China has dispatched military and thousands of healthcare workers to help carry out COVID-19 tests for 26 million residents of Shanghai, in the country’s biggest public health response ever.
It comes nearly a week after the country’s financial hub was placed under partial lockdown in a bid to contain the fresh COVID-19 outbreak.
A report in Reuters, citing an armed forces newspaper, said the People's Liberation Army (PLA) had sent over 2,000 medical personnel from the Army, Navy, and joint logistics support forces to Shanghai.
According to media reports, more than 10,000 healthcare workers from provinces such as Jiangsu, Zhejiang, and Beijing have been recruited for the massive health mission.
It is the country’s largest public health response since the initial COVID-19 outbreak in Wuhan, where the novel coronavirus was first discovered in early 2020.
PLA had dispatched over 4,000 medical personnel to the province of Hubei, where Wuhan is located, back then.
Chinese President Xi Jinping has urged officials to make all-out efforts in containing the fresh coronavirus outbreak while adhering to its "dynamic-clearance" policy.
On Saturday, Vice-Premier Sun Chunlan, during a visit to Shanghai to review the progress of mass testing, called on officials to "make resolute and swift moves" to defeat the disease.
Shanghai began a two-stage lockdown last week with city residents being asked to stay home and the main airport and business district known as Pudong going into lockdown.

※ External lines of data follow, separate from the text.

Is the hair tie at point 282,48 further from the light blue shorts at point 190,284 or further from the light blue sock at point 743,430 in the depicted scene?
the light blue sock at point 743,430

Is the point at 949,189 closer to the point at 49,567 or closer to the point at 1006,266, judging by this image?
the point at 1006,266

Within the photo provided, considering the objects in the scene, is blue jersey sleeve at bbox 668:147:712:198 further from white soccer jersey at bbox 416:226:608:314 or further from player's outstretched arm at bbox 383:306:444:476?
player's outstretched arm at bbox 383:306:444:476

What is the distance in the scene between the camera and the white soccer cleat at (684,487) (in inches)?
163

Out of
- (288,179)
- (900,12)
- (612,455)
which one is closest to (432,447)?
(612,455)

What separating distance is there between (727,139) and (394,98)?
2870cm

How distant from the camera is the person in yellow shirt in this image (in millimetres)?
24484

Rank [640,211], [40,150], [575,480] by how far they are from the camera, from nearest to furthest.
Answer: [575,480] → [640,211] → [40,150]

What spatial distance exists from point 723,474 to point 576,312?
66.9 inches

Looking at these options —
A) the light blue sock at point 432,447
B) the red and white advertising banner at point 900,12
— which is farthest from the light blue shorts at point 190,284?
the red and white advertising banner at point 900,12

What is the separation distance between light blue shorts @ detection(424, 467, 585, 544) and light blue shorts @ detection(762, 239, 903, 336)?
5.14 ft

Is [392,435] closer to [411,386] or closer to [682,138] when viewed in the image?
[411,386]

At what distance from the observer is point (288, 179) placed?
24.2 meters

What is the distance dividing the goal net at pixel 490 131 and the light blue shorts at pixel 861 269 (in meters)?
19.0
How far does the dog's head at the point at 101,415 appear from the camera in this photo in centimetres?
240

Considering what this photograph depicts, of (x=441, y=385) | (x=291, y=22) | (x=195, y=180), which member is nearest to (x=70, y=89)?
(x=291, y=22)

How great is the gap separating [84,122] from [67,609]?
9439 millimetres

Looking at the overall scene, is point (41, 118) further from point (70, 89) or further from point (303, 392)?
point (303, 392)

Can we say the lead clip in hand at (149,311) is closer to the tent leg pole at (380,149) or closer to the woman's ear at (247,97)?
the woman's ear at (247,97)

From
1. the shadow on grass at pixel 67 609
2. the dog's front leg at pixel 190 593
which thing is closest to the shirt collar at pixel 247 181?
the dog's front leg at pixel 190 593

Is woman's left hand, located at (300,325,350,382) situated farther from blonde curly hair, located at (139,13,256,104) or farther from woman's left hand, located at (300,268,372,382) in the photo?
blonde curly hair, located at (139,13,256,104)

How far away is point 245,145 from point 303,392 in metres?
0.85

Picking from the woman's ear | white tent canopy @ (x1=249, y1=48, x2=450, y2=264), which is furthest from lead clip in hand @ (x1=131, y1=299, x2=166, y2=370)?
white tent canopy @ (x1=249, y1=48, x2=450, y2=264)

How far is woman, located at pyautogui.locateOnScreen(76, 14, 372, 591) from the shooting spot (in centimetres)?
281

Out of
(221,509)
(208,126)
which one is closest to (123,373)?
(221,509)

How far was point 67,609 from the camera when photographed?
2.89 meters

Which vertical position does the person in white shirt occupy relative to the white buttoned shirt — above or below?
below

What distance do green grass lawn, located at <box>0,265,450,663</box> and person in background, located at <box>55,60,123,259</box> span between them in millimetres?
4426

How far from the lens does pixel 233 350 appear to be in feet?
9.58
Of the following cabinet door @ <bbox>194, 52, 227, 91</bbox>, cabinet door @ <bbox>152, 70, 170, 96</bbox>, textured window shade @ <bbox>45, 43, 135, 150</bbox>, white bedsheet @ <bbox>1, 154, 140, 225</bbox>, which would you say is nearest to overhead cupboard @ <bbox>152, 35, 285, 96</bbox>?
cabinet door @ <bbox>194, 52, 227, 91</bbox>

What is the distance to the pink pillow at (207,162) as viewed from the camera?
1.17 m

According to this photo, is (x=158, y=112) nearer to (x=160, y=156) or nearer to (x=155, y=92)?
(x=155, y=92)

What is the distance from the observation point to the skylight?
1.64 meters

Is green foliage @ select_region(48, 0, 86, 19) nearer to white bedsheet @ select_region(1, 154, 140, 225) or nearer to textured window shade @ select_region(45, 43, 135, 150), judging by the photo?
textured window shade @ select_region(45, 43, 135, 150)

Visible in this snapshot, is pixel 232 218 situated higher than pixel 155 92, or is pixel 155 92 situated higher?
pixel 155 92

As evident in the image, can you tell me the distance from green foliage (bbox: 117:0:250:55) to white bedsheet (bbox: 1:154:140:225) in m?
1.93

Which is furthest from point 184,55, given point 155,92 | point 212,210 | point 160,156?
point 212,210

The city reported 8,581 asymptomatic COVID-19 cases and 425 symptomatic COVID cases on Sunday, as authorities asked residents to self-test using antigen tests for the virus.
National Health Commission, a governmental body responsible for formulating national health policies, noted that there were "no new deaths".
The latest COVID-19 surge in Shanghai has been attributed to the highly-contagious Omicron variant of the coronavirus, spotted first in South Africa late last year, which has brought the bustling commercial city to a grinding halt.
The city had managed its smaller, past outbreaks with limited lockdowns.
The fresh measures being enforced in Shanghai aim to "curb the virus spread, protect people's life and health, and achieve the dynamic zero-COVID target as soon as possible," the city's COVID-19 prevention and control office stated in a statement last week.
China has called its "zero-tolerance" approach the most economical and effective prevention strategy against the pandemic.
The country’s anti-coronavirus measures, including mass testing, vaccination, and lockdown of cities and provinces for even small numbers of infections, have been largely successful in curbing the disease.